Python Data Structures Challenges

Python Data Structures Challenges


 Machine Learning in Python

Challenge : Remove duplicate elements from a list

Let the user enter a bunch of words. Store them in a list. The user could have entered duplicate words as well. Eliminate all the duplicate words in the list and print only the unique words.

solution

l = []
# Let the user enter some string
while True :
    i = input("-")
    if i == "e" or i == "exit" :
        break
    else :
        l.append(i)

# Print the user entered list of values
print (l)

# Convert the list to a set. This will eliminate all duplicates
# just due to the nature of a set
s = set(l)
print (s)




Challenge : Count the length of each of the unique words in a sentence
and list them in decreasing order

Take a string from the user as input and split it up into words. Sort all the words and discard all duplicate words. Once you have the unique list of words, count the length of each of the words and list them in decreasing order of length.

solution

input_string = input ( "Enter your string - ")

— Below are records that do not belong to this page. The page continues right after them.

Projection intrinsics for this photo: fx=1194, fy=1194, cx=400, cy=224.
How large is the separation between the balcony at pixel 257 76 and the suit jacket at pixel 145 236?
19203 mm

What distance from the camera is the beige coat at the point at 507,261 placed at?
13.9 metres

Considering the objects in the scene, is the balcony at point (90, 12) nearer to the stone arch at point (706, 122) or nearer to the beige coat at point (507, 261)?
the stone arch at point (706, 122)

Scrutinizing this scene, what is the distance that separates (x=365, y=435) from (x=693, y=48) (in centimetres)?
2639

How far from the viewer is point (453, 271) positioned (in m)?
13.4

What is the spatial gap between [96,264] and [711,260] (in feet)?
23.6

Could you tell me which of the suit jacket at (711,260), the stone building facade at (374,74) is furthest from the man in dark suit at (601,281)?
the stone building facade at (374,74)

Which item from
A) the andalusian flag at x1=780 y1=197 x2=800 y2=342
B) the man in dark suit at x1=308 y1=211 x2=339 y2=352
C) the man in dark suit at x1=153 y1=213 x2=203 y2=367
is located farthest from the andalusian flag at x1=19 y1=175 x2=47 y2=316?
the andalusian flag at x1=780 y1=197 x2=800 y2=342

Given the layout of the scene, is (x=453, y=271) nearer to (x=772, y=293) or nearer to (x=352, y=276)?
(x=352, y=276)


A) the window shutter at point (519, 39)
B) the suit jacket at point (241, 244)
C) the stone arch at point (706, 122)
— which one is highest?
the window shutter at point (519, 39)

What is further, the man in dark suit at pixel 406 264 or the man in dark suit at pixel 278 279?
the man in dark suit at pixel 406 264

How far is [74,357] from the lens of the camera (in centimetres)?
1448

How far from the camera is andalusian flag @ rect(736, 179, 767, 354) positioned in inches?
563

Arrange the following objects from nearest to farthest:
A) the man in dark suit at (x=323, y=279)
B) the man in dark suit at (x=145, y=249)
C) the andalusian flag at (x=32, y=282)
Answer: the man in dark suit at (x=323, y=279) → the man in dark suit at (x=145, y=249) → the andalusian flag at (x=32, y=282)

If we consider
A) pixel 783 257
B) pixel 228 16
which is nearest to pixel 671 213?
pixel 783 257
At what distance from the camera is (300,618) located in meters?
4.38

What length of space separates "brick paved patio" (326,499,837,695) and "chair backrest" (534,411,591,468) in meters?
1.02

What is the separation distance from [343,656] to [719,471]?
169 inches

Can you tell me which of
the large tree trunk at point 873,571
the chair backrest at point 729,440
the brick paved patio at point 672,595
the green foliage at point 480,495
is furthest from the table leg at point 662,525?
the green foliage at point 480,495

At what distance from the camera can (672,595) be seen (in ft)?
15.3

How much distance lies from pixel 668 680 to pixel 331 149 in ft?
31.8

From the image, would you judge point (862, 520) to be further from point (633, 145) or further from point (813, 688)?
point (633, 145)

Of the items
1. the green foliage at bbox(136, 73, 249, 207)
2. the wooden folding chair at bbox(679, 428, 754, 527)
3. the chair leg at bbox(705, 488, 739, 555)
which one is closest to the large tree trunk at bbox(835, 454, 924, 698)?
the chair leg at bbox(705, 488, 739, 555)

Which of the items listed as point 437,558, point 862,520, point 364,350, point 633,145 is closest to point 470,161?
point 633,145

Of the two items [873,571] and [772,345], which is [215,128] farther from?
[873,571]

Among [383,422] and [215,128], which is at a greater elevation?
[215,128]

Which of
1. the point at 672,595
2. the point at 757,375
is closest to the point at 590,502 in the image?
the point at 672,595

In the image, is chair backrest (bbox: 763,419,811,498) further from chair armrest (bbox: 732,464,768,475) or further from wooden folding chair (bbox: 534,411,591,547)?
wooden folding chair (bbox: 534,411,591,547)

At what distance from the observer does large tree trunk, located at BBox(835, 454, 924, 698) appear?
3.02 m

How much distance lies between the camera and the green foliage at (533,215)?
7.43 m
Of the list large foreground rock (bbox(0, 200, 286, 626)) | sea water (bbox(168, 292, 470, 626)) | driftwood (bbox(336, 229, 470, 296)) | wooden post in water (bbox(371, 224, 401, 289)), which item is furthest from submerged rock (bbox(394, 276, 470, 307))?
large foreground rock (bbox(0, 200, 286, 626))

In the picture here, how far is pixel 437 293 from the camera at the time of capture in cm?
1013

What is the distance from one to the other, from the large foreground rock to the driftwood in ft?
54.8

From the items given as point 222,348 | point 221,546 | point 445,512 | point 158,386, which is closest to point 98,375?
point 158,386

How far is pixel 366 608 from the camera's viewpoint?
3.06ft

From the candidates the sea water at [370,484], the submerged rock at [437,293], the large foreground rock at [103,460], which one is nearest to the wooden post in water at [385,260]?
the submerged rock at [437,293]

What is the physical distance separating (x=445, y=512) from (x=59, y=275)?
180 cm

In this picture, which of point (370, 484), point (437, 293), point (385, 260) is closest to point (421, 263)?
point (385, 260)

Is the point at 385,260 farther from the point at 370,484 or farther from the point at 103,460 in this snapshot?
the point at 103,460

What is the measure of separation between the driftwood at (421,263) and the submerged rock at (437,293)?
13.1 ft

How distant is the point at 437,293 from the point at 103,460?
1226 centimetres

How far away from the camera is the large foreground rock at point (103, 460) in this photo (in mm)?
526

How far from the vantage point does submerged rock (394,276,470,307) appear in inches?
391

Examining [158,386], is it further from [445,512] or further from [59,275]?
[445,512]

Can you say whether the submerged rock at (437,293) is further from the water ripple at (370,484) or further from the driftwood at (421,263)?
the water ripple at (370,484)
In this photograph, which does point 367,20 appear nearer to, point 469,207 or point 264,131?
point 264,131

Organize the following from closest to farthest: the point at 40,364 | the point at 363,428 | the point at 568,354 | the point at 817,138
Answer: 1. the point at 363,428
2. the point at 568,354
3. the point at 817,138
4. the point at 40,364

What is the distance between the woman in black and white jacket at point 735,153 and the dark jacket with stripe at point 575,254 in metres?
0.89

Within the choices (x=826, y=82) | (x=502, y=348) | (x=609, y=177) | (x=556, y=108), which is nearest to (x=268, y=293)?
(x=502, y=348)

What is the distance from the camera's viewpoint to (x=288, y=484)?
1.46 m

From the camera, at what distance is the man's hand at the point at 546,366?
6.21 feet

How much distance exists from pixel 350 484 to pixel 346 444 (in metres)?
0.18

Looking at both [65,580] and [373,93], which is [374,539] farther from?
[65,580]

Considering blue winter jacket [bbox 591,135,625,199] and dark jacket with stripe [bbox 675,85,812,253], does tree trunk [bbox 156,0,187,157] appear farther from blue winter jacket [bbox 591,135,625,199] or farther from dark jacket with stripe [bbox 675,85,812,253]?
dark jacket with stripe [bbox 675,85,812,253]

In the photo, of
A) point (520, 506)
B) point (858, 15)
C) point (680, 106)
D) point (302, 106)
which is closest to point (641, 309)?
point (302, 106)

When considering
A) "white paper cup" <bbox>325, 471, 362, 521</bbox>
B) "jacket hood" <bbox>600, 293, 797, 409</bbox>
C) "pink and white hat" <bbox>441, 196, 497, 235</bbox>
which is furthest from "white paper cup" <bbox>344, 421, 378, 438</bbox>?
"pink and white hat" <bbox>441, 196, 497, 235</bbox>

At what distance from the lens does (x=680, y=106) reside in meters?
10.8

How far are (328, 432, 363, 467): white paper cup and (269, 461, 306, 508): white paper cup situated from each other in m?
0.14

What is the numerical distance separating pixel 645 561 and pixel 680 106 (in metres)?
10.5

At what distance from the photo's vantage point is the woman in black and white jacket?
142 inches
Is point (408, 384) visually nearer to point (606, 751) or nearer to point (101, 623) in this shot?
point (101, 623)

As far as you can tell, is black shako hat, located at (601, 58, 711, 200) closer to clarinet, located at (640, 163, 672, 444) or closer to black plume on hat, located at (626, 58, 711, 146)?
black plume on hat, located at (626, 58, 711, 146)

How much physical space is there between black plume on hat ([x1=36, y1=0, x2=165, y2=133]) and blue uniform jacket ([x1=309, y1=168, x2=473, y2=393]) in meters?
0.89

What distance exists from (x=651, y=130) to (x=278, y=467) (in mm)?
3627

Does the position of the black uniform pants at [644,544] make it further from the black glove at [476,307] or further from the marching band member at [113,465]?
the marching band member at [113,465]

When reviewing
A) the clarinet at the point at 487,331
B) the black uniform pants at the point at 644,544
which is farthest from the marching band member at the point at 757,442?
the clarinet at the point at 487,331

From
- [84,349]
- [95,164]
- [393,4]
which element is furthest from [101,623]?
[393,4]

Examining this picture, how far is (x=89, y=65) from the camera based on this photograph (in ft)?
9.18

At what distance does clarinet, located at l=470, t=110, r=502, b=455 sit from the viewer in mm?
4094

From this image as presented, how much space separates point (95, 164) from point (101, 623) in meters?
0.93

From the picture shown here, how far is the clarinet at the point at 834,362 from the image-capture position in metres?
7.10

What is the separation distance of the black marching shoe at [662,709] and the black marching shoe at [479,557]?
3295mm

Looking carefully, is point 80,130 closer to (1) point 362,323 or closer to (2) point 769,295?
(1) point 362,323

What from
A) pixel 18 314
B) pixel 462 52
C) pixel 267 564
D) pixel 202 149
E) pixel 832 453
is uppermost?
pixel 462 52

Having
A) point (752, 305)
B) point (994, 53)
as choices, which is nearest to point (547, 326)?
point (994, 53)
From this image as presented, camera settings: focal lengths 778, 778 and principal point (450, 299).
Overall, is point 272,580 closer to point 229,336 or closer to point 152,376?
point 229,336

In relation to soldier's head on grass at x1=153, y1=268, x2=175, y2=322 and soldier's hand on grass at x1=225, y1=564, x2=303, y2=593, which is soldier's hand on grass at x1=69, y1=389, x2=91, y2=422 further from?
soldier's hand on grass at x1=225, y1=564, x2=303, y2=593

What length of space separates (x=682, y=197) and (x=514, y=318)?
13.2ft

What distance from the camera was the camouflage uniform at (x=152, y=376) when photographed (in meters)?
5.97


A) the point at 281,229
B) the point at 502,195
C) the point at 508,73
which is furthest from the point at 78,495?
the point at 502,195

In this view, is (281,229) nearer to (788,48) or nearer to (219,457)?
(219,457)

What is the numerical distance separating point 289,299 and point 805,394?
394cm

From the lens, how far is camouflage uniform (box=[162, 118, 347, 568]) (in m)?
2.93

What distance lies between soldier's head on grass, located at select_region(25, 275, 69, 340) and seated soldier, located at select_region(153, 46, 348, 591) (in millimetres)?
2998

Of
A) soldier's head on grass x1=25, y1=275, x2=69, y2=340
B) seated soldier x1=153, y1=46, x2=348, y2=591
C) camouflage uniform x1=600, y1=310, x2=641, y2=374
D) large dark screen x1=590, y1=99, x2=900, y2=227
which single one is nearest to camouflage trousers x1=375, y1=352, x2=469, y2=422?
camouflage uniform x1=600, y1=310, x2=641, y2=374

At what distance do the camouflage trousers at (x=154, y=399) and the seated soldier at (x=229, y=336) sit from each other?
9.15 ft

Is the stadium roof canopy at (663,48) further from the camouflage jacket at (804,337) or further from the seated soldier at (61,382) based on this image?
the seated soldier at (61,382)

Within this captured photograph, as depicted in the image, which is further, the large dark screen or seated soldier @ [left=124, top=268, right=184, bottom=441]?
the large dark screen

# Split the string into words
words = input_string.split(" ")

# Get only the unique words
words = set(words)

# Initialize a word length ( as a dictionary)
word_count = {  }


# # Iterate through the words and start updating the word length counter
for word in words :

    # If a word is not already counted, add it to the counter
    if word_count.get(word) == None :
        word_count[word] = len(word)

# Dictionaries cannot be sorted. So, create a list of tuples or lists
t_word_count = []
for word in word_count.keys() :
    t_word_count.append( [ word, word_count.get(word) ] )

# The sort criteria is the word count
def sort_criteria(ls) :
    return ls[1]

# Now sort the list based on the inner list's word length
t_word_count.sort(key = sort_criteria)

# Default sorting order is Ascending. If you want descending, set reverse flag to True
# t_word_count.sort(key = sort_criteria, reverse = True)


# Print them out
for i in t_word_count :
    print (i[0],"----",i[1])


Challenge : Count the number of occurrences of each of the words in a sentence.

Take a string from the user as input and split it up into words. Sort all the words and discard all duplicate words. Once you have the unique list of words, count how many times each of the word occurs in the sentence.

solution

input_string = input ( "Enter your string - ")

# Split the string into words
words = input_string.split(" ")

# Initialize a word counter ( as a dictionary)
word_count = {  }


# # Iterate through the words and start updating counts
for word in words :

    # If a word is not already counted, add it to the counter
    if word_count.get(word) == None :
        word_count[word] = 1
    # If already present, increment the word count
    else :
        word_count[word] = word_count[word] + 1

# Finally, print the counter
print ( word_count)


Challenge : Spam detector – v1

Spam is a big problem these days. Machine learning can be used very effectively to identify spam. However, we are just learning to use basic Python here. So, let’s set the stage for spam detection, by creating a simple spam detector.

Take a sentence from the user. For each word in the user’s sentence, find out what the spam score is. Add the score for each of the word and finally divide it by the length of the sentence to normalize it. If the result is > 1 it is spam, and not spam otherwise.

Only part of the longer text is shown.